Segment Start: Information provided

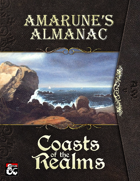 Amarune's Almanac: Coasts of the Realms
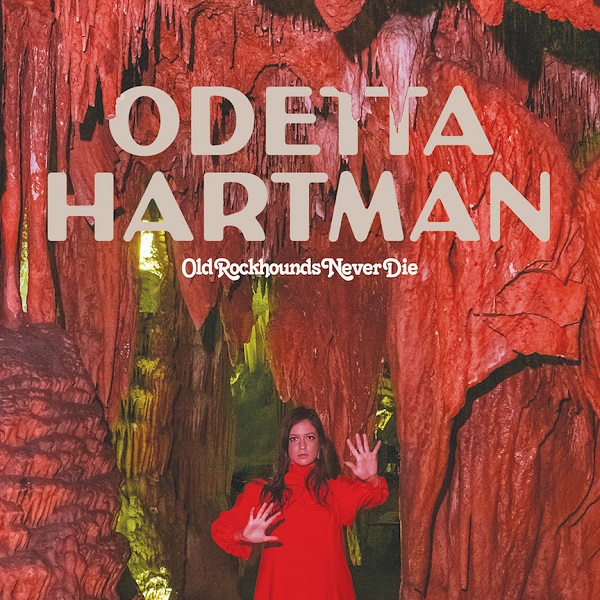 Odetta Hartman - Old Rockhounds Never Die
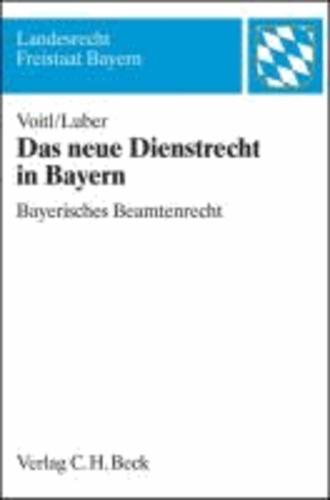 Das neue Dienstrecht in Bayern - Bayerisches Beamtenrecht.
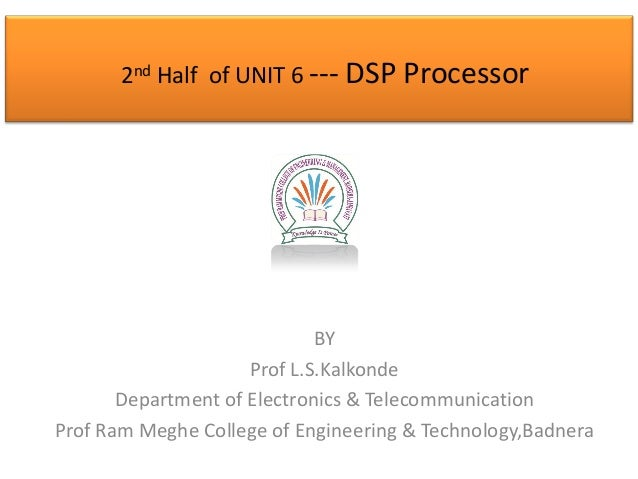 2nd Half of UNIT 6 --- DSP Processor  BY Prof L.S.Kalkonde Department of Electronics & Telecommunication Prof Ram Meghe Co...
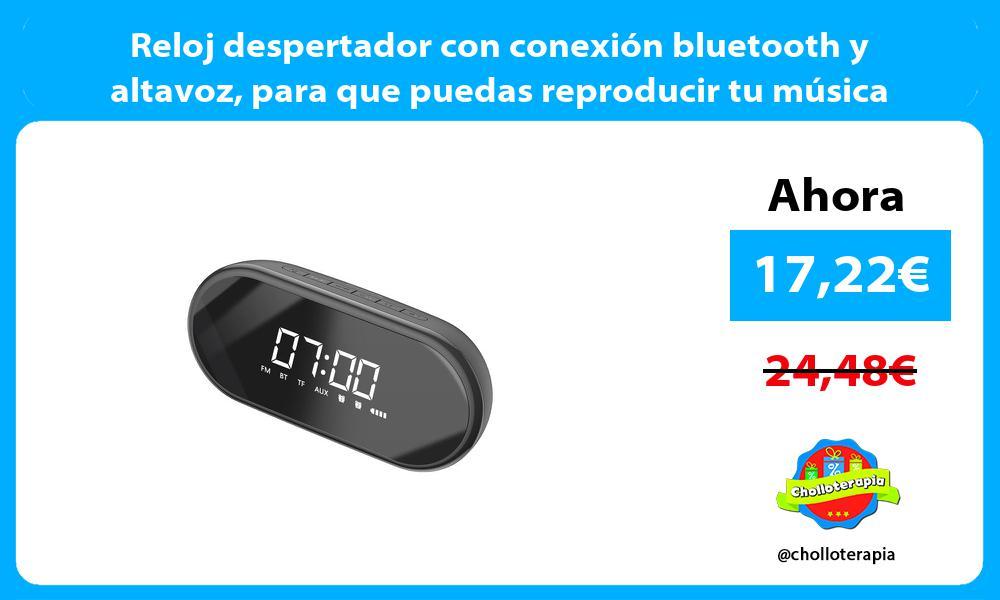 Reloj despertador con conexión bluetooth y altavoz para que puedas reproducir tu música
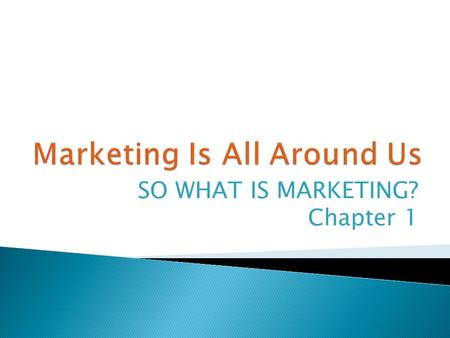 SO WHAT IS MARKETING? Chapter 1.  To be a successful marketer, you need to understand: ◦ Marketing skills ◦ Marketing core functions ◦ Basic tools of.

Segment End: Information provided

Work to complete>
With pictures omitted, reproduce exactly the lines from the line containing "2nd Half of" through the end of the data above.

Result of this task>
 2nd Half of UNIT 6 --- DSP Processor  BY Prof L.S.Kalkonde Department of Electronics & Telecommunication Prof Ram Meghe Co...
 Reloj despertador con conexión bluetooth y altavoz para que puedas reproducir tu música
 SO WHAT IS MARKETING? Chapter 1.  To be a successful marketer, you need to understand: ◦ Marketing skills ◦ Marketing core functions ◦ Basic tools of.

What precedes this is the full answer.